Gas Turbine Working and Types

Gas Turbine Working and Types
A gas turbine, in layman terms, is a type of internal combustion engine that converts chemical energy into mechanical energy. The main elements of a typical gas turbine are: 1. Gas compressor 2. Combustor 3. Turbine. The compressor, combustor, and turbine are called the core of the engine. These are usually mounted as an integral unit and operate as a complete prime mover on a so-called open cycle where air is drawn in from the atmosphere and the products of combustion are finally discharged again to the atmosphere.

Gas Turbine Working

The thermodynamic process used in the gas turbine is the Brayton cycle (with the exclusion of the fourth step). Air and fuel are the two main components that are required for the working of a gas turbine. Fuel is usually natural gas, but other liquid fuels are also in use. First, air is drawn in from one end of the turbine and passed through a compressor section.

Gas Turbine Working and Types
As it is compressed, the temperature of the air rises and the pressure also increases. Next, fuel is injected into the turbine. Here it mixes with the compressed air and starts to burn. This is chemical energy. The air to gas ratio depends on various factors such as specific heating value of gas, moisture content and quality of air. The hot gas produced from the ignited mixture comes in contact with the turbine blades, causing it to spin at very high speeds (around 3200 rpm). Thus, chemical energy has been converted into mechanical energy. This is typically what happens in a jet engine.

Gas turbines are also widely used for electricity generation. They are an integral part of the combined cycle power plant, wherein, chemical energy is converted to mechanical energy and this mechanical energy is then converted into electrical energy. As explained before, the hot pressurized gas forces the blades to spin at high speeds. This causes the drive shaft to rotate. This rotational energy is then transferred to the shaft of the generator (an electrical machine) through a gearbox.

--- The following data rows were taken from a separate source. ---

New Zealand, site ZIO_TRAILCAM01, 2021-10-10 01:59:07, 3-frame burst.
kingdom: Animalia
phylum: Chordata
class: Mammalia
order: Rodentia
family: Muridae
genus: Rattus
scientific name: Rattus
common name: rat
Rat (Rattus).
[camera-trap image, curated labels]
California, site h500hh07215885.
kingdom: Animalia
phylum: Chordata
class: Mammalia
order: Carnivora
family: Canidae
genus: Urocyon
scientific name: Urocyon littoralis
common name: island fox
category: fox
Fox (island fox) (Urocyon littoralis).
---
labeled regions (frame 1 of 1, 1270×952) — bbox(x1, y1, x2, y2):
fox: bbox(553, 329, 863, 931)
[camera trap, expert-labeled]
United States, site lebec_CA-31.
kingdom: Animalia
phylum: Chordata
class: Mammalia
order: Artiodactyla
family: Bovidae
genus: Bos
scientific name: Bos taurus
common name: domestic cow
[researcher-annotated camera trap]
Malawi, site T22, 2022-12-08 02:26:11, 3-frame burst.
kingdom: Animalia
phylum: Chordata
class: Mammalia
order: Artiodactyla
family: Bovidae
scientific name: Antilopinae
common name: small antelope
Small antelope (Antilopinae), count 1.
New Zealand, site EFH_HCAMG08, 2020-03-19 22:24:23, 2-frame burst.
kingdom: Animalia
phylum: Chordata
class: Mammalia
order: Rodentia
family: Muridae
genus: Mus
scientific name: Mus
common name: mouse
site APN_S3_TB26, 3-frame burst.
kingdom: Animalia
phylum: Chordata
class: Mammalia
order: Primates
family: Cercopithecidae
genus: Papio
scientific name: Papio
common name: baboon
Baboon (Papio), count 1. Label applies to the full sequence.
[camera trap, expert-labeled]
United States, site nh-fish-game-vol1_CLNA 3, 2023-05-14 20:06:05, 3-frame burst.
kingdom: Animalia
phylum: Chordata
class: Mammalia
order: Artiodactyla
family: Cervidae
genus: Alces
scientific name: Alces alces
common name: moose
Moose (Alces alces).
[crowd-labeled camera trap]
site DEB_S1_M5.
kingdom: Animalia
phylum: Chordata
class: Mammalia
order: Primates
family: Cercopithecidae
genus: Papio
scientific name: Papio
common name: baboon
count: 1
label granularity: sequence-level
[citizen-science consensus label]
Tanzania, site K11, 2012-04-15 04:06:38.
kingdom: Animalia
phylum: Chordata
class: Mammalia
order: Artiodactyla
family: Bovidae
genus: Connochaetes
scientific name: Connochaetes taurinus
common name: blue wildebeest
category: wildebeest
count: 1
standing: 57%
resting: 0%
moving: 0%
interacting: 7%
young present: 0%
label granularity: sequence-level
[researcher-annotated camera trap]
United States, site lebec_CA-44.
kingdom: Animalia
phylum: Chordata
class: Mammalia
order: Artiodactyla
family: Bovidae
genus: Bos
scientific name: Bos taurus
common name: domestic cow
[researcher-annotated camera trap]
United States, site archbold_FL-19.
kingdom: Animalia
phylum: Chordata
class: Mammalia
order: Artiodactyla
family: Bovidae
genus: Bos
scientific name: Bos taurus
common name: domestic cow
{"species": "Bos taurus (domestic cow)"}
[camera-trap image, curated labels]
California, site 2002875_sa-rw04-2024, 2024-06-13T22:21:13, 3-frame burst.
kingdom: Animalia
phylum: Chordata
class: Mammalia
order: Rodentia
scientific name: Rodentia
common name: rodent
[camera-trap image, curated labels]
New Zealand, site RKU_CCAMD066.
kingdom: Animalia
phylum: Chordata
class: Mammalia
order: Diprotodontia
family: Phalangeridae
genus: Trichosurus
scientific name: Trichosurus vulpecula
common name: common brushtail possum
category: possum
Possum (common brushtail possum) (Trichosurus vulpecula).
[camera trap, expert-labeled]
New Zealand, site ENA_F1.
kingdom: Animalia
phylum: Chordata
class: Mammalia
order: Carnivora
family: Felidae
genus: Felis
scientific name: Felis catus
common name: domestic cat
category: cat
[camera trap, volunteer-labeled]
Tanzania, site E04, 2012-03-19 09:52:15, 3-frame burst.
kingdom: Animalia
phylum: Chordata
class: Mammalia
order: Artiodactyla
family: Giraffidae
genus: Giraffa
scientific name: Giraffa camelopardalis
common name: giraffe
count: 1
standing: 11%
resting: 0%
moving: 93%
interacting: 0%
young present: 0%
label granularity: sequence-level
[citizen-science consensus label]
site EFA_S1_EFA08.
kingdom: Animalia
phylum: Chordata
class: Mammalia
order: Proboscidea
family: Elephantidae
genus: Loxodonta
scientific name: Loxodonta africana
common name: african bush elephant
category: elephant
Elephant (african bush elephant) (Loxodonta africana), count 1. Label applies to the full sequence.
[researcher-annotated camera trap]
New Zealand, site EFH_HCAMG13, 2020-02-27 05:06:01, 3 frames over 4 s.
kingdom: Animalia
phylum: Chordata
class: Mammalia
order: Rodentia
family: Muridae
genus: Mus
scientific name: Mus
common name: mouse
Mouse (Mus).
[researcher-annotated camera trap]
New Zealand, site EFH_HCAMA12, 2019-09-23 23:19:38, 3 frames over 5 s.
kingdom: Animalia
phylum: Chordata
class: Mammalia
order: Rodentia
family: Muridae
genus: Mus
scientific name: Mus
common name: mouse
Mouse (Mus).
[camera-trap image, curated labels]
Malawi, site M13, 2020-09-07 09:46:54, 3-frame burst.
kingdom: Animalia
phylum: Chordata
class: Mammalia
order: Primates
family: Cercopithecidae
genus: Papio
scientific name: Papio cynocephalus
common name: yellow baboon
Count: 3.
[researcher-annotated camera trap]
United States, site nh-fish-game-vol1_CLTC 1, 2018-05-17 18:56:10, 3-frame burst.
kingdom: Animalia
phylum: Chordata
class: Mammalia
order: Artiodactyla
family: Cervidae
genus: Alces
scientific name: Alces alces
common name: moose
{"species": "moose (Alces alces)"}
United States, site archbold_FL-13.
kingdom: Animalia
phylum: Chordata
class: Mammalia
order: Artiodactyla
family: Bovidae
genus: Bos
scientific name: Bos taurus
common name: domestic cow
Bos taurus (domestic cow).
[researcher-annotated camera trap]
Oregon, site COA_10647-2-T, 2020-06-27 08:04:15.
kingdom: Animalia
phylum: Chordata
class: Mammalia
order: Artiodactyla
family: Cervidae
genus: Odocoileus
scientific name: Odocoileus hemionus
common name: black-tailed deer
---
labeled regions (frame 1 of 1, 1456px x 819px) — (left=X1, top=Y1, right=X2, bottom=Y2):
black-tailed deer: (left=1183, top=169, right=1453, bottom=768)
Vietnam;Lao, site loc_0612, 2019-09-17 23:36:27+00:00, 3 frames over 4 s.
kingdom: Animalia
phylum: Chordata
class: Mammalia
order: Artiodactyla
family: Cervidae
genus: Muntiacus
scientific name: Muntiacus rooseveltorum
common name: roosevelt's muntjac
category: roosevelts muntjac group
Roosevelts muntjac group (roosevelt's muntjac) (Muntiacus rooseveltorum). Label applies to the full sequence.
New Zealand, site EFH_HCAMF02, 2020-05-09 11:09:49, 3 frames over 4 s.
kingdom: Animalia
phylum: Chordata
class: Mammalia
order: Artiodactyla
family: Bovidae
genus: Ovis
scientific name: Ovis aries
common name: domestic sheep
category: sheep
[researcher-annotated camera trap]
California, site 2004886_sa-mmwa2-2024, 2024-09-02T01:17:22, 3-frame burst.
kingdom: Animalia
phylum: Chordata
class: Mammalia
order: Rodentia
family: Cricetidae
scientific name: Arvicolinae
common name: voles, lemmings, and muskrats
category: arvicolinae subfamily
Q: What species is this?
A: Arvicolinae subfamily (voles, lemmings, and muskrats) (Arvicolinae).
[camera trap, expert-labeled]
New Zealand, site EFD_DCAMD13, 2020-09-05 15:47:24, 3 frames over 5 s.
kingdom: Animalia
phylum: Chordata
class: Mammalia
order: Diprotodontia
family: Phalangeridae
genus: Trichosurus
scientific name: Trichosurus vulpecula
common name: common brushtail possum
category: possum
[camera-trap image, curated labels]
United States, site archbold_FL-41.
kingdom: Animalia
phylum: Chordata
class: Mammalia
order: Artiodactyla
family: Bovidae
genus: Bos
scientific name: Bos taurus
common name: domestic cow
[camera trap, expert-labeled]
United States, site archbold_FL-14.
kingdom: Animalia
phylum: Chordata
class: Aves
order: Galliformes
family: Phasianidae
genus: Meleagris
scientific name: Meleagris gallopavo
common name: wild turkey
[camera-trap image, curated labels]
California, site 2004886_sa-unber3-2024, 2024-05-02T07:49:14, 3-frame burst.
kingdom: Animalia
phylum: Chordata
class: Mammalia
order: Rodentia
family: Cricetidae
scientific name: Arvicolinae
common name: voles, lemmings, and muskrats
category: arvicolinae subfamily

The generator has a large magnet that is surrounded by coils of copper wire. When that magnet starts to rotate at great speed, a powerful magnetic field is created which in turn causes the movement of electrons and thus electricity is produced. The excess energy produced in the turbine can be used to produce steam which in turn can be used to run a steam turbine. Thus, the use of both the steam and gas turbines together would help in generating more power efficiently.

Gas Turbine Types
Turbojet
Turboprop
Turbofan
Afterburning Turbojet
Turbojet:
The turbojet is the simplest of all turbine engines. A turbojet engine was first developed in Germany and England prior to World War II. These engines have limited range and endurance and also have high fuel consumption. In this type of engine, air is passed at a high rate of speed into the combustion chamber where the fuel inlet and igniters are located. The turbine, driven by expanding air, causes thrust from accelerated exhaust gases.

Turboprop:
The turboprop turbines are the most commonly used engines in small aircrafts, cargo planes and agricultural purposes, partly because of their superior fuel efficiency. They also have an optimum propeller performance at lower rpm speeds as these engines drive their propellers through a reduction gear.

Turbofan:
Turbofan combine the best features of both the turbojet and turboprop engines. In this engine, a secondary flow of air is diverted around the combustion chamber, therefore providing additional thrust. They are heavier than turbojets and is also quite inefficient at higher altitudes. Most the airlines operating today use the turbofan engines.

Afterburning Turbojet
As the name suggests, an afterburner is placed in the normal turbojet so as to use some of the energy from the exhaust stream to turn the turbine, thus generating additonal thrust.